§ STUDY QUESTIONS
a – In the montelukast article, when did the Singulair patent expire?
b – Condense the paragraph of the montelukast article that begins "Montelukast — the generic name —" into a short bulleted list that keeps its main facts.
c – Carry on the montelukast article from its final sentence, in the same voice.

#### SELECTED PASSAGE ####

Patent Gone, Revenue Gone—But the Molecule Keeps Working
Five children hit a wall during food allergy therapy. Then researchers added a cheap, generic asthma pill—and all 5 completed treatment.

image from Gemini Imagen 4
Five children hit a wall during food allergy therapy. Then researchers added a cheap, generic asthma pill—and all 5 completed treatment.

image from Gemini Imagen 4
Singulair was one of Merck's best-selling drugs. Then it went generic, and the revenue collapsed like a bone density scan after menopause. In the third quarter of 2012, the asthma pill generated $602 million. The quarter before, it made $1.4 billion. That cliff was the patent expiring in August 2012, and Merck hemorrhaged roughly 55 percent of its Singulair revenue in a single quarter per reporting on Merck's quarterly filing. The molecule, though, did not get the memo.
Montelukast — the generic name — is a leukotriene receptor antagonist, a drug that blocks inflammatory signaling molecules called cysteinyl leukotrienes from latching onto receptors in airway and nasal tissue. It has been prescribed for asthma and allergic rhinitis since the late 1990s. Cheap, well-understood, unremarkable. And now it is quietly becoming one of the more interesting tools in food allergy research.
A small 2014 study at Kansai Medical University in Japan is the origin point. Five children with food allergies undergoing oral immunotherapy — the process of feeding patients gradually increasing doses of an allergen to desensitize their immune systems — hit a wall. Intractable abdominal pain stopped the rush phase in four of them. The researchers gave the children leukotriene receptor antagonists, and the pain subsided. All five completed the protocol and reached their target doses per the case series published in the Annals of Allergy, Asthma & Immunology.

#### ENTRIES SUPPLIED ####

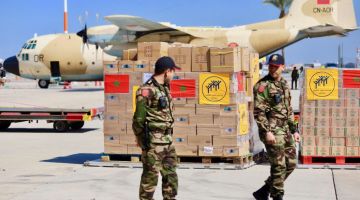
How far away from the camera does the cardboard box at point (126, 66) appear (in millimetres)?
11883

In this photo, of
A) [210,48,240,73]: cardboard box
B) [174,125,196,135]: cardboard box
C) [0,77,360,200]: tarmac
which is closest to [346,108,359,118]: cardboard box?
[0,77,360,200]: tarmac

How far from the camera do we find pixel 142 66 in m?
11.8

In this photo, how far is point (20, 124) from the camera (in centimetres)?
2169

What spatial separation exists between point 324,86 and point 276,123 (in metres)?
3.61

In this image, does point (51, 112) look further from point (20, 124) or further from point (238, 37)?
point (238, 37)

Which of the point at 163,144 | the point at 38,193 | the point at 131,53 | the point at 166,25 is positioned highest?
the point at 166,25

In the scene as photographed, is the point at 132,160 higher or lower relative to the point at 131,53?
lower

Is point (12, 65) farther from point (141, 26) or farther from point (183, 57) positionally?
point (183, 57)

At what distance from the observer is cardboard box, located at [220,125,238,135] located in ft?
37.2

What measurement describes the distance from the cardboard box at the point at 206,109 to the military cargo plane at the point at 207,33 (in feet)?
73.7

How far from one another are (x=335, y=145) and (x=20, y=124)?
41.7ft

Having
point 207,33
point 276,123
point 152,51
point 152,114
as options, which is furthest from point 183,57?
point 207,33

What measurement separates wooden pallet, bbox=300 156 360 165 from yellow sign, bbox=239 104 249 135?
108cm

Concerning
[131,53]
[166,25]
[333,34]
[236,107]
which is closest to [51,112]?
[131,53]
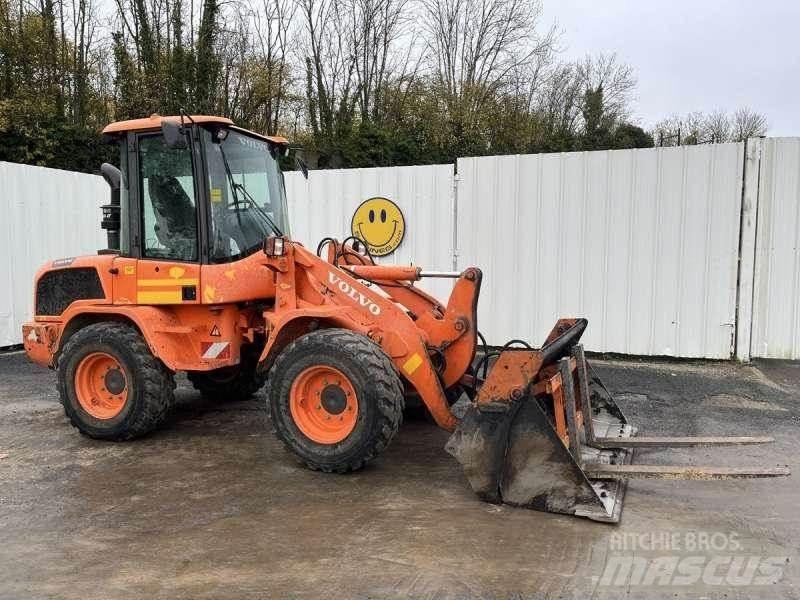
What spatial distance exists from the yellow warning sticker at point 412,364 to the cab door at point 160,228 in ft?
5.85

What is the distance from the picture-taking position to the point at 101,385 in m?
5.46

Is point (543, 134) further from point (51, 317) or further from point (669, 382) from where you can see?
point (51, 317)

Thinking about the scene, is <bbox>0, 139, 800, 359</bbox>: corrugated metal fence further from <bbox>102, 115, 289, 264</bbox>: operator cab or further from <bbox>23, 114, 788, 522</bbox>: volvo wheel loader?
<bbox>102, 115, 289, 264</bbox>: operator cab

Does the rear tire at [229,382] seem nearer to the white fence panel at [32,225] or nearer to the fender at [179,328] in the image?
the fender at [179,328]

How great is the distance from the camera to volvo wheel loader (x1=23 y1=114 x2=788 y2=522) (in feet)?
12.8

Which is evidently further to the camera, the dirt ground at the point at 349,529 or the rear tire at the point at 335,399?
the rear tire at the point at 335,399

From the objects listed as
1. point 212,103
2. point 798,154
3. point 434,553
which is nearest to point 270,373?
point 434,553

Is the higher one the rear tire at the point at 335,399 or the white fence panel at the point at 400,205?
the white fence panel at the point at 400,205

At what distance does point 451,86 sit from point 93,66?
956 centimetres

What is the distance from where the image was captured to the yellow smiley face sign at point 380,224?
970 cm

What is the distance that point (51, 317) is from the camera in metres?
5.80

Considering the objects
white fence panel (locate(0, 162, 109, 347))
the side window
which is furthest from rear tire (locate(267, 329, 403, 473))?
white fence panel (locate(0, 162, 109, 347))

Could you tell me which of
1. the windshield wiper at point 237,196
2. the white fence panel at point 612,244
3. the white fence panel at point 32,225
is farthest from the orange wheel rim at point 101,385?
the white fence panel at point 612,244

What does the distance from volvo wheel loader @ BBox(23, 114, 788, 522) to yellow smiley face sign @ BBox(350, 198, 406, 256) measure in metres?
3.78
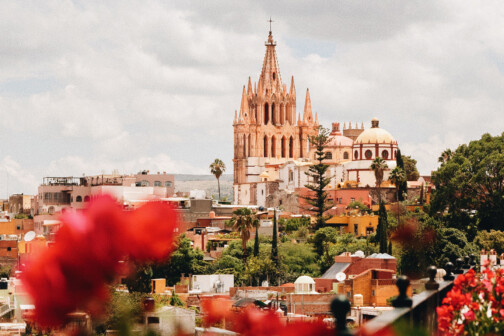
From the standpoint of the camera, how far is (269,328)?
210 cm

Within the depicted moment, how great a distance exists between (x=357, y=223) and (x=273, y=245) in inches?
508

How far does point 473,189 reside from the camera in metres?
50.3

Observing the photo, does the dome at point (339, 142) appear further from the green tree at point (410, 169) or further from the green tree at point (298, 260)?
the green tree at point (298, 260)

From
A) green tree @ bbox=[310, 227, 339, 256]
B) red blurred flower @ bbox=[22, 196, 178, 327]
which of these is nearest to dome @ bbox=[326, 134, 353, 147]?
green tree @ bbox=[310, 227, 339, 256]

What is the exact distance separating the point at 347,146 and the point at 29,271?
269 feet

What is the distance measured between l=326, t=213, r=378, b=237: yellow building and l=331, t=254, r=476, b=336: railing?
5259 centimetres

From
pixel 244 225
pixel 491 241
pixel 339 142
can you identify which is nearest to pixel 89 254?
pixel 491 241

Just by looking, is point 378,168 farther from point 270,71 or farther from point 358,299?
point 270,71

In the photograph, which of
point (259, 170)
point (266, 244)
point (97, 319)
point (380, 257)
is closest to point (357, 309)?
point (380, 257)

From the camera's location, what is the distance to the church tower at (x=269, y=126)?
9450 centimetres

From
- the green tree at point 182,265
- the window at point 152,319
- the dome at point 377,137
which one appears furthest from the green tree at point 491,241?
the window at point 152,319

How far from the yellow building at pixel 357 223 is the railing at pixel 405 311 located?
173ft

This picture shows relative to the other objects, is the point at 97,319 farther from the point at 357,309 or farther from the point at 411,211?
the point at 411,211

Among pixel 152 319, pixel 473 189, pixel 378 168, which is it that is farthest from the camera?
pixel 378 168
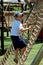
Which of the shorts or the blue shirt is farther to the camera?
the shorts

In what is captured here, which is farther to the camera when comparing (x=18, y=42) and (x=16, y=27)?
(x=18, y=42)

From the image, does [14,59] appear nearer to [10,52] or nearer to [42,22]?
[10,52]

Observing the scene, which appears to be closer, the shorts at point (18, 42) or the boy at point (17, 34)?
the boy at point (17, 34)

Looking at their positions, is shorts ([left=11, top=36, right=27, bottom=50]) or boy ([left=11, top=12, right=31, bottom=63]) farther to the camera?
shorts ([left=11, top=36, right=27, bottom=50])

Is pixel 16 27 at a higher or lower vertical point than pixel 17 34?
higher

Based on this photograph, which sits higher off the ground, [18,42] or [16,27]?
[16,27]

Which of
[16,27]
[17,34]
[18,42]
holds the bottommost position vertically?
[18,42]

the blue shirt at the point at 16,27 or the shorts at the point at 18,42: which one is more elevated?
the blue shirt at the point at 16,27

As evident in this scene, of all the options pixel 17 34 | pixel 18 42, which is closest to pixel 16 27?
pixel 17 34

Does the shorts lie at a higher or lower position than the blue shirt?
lower

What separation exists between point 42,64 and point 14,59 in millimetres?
847

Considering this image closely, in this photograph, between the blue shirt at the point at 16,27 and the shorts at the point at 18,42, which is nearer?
the blue shirt at the point at 16,27

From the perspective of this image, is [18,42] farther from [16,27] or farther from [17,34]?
[16,27]

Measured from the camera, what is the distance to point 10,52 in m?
7.21
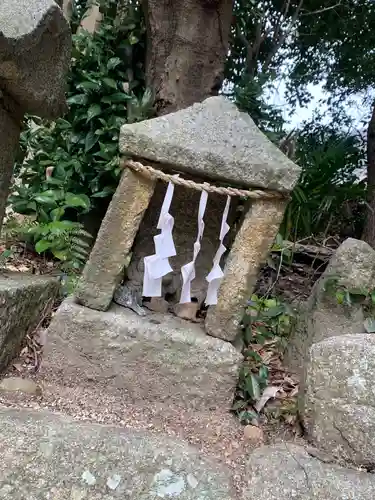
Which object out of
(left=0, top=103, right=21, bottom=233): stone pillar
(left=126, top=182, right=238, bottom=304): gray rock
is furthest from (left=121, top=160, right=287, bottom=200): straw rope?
(left=0, top=103, right=21, bottom=233): stone pillar

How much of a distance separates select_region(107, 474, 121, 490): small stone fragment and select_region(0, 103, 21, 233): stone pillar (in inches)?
35.7

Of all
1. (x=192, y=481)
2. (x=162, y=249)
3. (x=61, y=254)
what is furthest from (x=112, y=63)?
(x=192, y=481)

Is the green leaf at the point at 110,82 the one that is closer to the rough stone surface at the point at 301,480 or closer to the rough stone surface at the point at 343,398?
the rough stone surface at the point at 343,398

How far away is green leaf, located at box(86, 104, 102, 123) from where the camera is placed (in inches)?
93.3

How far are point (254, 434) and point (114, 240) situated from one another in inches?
27.8

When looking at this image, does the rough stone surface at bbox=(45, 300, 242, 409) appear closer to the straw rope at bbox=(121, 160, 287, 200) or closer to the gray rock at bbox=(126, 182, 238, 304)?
the gray rock at bbox=(126, 182, 238, 304)

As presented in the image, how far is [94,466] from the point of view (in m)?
1.11

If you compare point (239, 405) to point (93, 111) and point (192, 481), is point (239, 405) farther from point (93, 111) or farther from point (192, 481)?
point (93, 111)

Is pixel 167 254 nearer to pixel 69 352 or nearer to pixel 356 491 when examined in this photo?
pixel 69 352

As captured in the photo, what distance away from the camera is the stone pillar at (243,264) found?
4.53ft

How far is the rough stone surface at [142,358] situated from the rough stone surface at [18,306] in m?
0.13

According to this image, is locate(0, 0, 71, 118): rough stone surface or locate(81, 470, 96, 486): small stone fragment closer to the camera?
locate(81, 470, 96, 486): small stone fragment

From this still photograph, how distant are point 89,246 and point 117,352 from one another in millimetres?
909

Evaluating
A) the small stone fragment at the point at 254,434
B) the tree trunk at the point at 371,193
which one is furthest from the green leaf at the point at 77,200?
the tree trunk at the point at 371,193
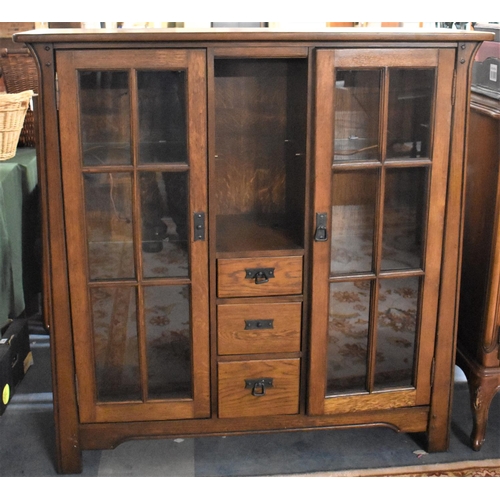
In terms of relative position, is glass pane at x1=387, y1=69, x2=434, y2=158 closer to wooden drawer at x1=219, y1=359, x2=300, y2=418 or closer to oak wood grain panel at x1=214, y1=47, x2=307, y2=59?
oak wood grain panel at x1=214, y1=47, x2=307, y2=59

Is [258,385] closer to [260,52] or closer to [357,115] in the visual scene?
[357,115]

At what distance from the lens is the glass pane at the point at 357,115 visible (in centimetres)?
170

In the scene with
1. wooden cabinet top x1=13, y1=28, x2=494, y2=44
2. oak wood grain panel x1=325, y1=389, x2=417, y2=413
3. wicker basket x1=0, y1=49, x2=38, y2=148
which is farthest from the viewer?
wicker basket x1=0, y1=49, x2=38, y2=148

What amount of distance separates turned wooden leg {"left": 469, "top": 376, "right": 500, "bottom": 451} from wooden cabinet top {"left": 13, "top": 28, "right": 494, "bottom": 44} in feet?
3.05

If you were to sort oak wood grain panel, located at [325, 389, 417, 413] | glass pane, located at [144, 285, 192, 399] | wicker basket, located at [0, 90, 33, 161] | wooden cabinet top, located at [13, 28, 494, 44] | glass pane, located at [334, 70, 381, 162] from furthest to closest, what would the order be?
1. wicker basket, located at [0, 90, 33, 161]
2. oak wood grain panel, located at [325, 389, 417, 413]
3. glass pane, located at [144, 285, 192, 399]
4. glass pane, located at [334, 70, 381, 162]
5. wooden cabinet top, located at [13, 28, 494, 44]

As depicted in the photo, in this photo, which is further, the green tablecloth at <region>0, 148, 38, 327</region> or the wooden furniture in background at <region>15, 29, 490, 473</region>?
the green tablecloth at <region>0, 148, 38, 327</region>

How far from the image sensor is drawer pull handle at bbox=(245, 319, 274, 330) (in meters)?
1.84

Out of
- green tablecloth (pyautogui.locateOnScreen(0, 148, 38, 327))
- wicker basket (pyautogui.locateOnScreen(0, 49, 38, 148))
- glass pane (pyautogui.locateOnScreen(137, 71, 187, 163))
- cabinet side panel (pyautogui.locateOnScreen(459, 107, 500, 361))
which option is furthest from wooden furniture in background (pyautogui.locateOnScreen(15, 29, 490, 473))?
wicker basket (pyautogui.locateOnScreen(0, 49, 38, 148))

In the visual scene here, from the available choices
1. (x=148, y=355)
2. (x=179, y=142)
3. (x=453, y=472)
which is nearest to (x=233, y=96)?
(x=179, y=142)

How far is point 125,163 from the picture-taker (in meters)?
1.68

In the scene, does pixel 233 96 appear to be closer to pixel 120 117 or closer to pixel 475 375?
pixel 120 117

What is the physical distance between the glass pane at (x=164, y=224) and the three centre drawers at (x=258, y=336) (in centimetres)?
12

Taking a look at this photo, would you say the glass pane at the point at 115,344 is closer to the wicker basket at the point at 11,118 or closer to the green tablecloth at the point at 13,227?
the green tablecloth at the point at 13,227

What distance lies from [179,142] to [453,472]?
116 cm
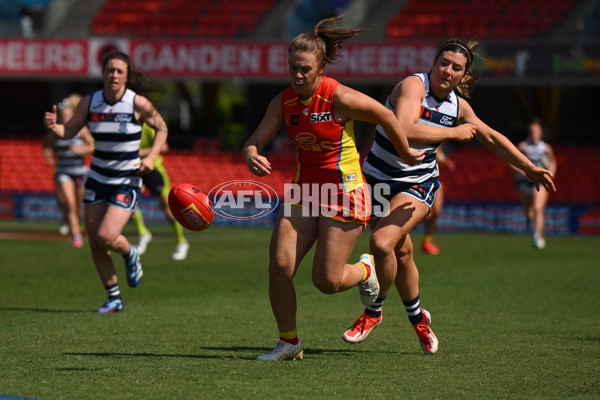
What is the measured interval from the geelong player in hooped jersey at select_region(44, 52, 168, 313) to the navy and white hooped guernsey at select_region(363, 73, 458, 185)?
8.76 ft

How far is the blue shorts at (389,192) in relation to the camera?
22.1ft

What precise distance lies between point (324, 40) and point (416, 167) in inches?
47.7

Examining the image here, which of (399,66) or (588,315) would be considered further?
(399,66)

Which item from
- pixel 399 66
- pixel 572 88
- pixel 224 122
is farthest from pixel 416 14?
pixel 224 122

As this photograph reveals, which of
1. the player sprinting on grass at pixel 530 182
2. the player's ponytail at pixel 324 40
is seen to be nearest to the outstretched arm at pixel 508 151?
the player's ponytail at pixel 324 40

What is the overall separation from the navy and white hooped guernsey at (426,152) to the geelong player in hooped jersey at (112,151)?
2670mm

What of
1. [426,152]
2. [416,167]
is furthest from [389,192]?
[426,152]

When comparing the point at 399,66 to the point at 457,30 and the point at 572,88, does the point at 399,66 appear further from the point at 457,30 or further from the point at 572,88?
the point at 572,88

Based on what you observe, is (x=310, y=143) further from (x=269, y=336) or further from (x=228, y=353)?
(x=269, y=336)

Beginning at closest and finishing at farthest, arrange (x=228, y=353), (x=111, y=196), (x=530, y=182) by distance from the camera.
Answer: (x=228, y=353)
(x=111, y=196)
(x=530, y=182)

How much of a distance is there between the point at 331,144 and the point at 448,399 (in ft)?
6.13

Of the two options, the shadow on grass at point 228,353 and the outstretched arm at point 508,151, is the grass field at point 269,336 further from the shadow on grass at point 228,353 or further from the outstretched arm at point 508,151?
the outstretched arm at point 508,151

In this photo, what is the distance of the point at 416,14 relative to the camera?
85.3 feet

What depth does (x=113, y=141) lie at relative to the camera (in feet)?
28.9
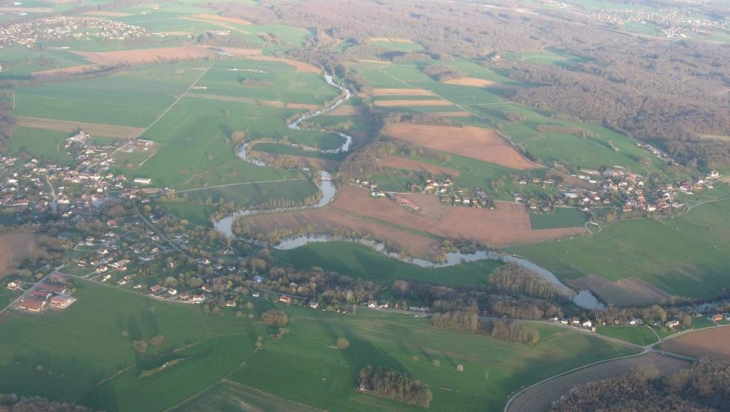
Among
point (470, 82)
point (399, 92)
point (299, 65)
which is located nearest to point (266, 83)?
point (299, 65)

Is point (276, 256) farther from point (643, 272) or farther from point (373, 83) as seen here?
point (373, 83)

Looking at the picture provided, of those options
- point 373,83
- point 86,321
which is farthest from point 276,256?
point 373,83

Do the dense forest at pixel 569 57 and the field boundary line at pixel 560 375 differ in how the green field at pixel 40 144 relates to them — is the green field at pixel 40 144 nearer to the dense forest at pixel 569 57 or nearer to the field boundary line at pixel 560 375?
the dense forest at pixel 569 57

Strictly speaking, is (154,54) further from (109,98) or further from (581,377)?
(581,377)

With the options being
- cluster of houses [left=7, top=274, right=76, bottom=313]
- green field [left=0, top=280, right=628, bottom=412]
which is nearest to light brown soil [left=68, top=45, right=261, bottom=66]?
cluster of houses [left=7, top=274, right=76, bottom=313]

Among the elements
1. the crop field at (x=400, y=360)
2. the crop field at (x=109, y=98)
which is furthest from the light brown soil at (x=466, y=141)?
the crop field at (x=400, y=360)
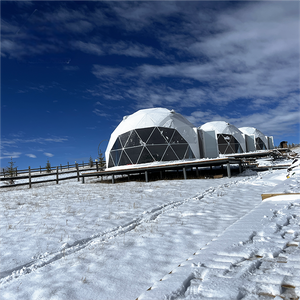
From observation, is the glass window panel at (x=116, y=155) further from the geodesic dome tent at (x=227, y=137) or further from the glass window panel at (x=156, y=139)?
the geodesic dome tent at (x=227, y=137)

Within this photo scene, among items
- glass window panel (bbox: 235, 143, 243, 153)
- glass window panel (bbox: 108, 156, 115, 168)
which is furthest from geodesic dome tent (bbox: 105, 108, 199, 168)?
glass window panel (bbox: 235, 143, 243, 153)

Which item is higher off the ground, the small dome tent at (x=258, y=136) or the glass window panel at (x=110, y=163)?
the small dome tent at (x=258, y=136)

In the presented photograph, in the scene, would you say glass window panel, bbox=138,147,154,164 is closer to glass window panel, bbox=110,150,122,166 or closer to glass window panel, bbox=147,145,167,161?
glass window panel, bbox=147,145,167,161

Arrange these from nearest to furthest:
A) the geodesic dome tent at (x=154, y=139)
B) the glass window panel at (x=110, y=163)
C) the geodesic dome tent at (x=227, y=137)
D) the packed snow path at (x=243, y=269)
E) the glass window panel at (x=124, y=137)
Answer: the packed snow path at (x=243, y=269) < the geodesic dome tent at (x=154, y=139) < the glass window panel at (x=124, y=137) < the glass window panel at (x=110, y=163) < the geodesic dome tent at (x=227, y=137)

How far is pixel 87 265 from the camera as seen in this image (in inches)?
125

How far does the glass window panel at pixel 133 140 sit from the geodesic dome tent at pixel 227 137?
633 inches

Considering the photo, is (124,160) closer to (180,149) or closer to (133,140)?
(133,140)

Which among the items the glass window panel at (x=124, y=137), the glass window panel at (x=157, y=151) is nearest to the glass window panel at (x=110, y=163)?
the glass window panel at (x=124, y=137)

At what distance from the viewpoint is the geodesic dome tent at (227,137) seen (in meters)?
30.1

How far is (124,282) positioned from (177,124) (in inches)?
606

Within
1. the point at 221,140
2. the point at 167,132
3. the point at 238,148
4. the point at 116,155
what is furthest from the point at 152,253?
Result: the point at 238,148

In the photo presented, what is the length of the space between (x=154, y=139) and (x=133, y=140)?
1.65m

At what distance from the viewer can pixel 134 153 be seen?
1673 cm

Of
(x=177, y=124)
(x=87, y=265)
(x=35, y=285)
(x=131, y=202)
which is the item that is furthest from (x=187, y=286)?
(x=177, y=124)
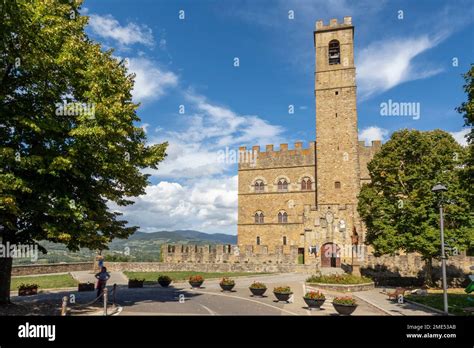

####

§ OUTPUTS IN ORDER
a – August 2012.

b –
- Montelukast is a leukotriene receptor antagonist. It blocks cysteinyl leukotrienes, which are inflammatory signaling molecules, from binding to receptors in airway and nasal tissue.
- It has been prescribed for asthma and allergic rhinitis since the late 1990s.
- It is cheap and well understood.
- It is becoming a notable tool in food allergy research.

c –
The study is small — five children is not a clinical trial, it is a hypothesis generator — and it has sat in the literature for over a decade. But it found a second audience in November 2025, when Joshua A. Boyce, a researcher at Brigham and Women's Hospital and Harvard Medical School, cited it in a perspective article in the New England Journal of Medicine. Boyce's NEJM piece reviewed evidence that leukotrienes generated in the intestine play a role in food anaphylaxis, the severe systemic allergic reaction that makes food allergies life-threatening. If intestinally produced leukotrienes are part of the problem, blocking them might be part of the solution per Boyce's NEJM perspective.
The proposed mechanism is straightforward enough: oral immunotherapy inflames the gut, which triggers eosinophil activation and mast cell degranulation, both processes driven in part by leukotrienes. Montelukast blocks that inflammatory signal. It does not treat the allergy. It may make the treatment tolerable enough to finish.
This is not the only drug in food allergy right now. Xolair, an anti-IgE antibody, has been studied in the same space — as type0 has reported — and works through an entirely different mechanism. Both drugs are being asked the same question: can they make oral immunotherapy safer or more effective? Two different pathways, converging on the same clinical problem, in the same news cycle. That is the kind of signal biology occasionally throws up when nobody is paying attention to the same old molecule.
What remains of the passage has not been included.